═══ EXERCISE MATERIALS

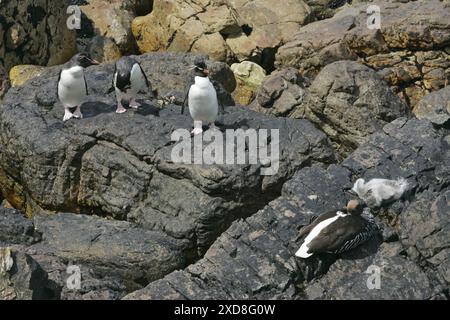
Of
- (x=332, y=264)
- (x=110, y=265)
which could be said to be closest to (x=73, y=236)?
(x=110, y=265)

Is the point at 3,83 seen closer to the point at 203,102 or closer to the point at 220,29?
the point at 220,29

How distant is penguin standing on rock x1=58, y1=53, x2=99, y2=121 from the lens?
14656mm

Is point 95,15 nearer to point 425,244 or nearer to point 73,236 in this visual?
point 73,236

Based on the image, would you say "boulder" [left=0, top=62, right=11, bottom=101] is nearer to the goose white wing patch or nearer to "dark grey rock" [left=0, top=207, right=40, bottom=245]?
"dark grey rock" [left=0, top=207, right=40, bottom=245]

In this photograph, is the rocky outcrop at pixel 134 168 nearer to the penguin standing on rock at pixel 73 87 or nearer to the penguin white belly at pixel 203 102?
the penguin standing on rock at pixel 73 87

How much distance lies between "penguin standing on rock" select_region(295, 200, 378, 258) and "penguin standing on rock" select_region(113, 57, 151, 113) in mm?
5339

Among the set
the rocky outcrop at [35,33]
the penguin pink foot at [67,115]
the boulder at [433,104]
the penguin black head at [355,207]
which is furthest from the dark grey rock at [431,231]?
the rocky outcrop at [35,33]

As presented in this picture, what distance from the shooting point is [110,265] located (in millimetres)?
12234

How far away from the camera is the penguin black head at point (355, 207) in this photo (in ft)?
36.8

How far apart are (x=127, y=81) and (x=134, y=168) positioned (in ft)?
6.73

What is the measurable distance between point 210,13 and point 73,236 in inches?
406

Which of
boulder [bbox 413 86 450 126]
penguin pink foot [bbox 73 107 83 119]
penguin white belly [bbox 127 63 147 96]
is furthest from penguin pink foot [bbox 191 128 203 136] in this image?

══════

WHAT YOU WILL DO:
Rewrite the stretch from the line containing "How far apart" through the end of the records, putting "farthest" in place of "furthest" and leaving everything else unchanged.

SOLVED EXERCISE:
How far apart are (x=127, y=81) and (x=134, y=168) positioned (in ft)?
6.73

What is the measurable distance between point 210,13 and point 73,236 in inches?
406

Which of
boulder [bbox 413 86 450 126]
penguin pink foot [bbox 73 107 83 119]
penguin white belly [bbox 127 63 147 96]
is farthest from penguin pink foot [bbox 191 128 203 136] in this image?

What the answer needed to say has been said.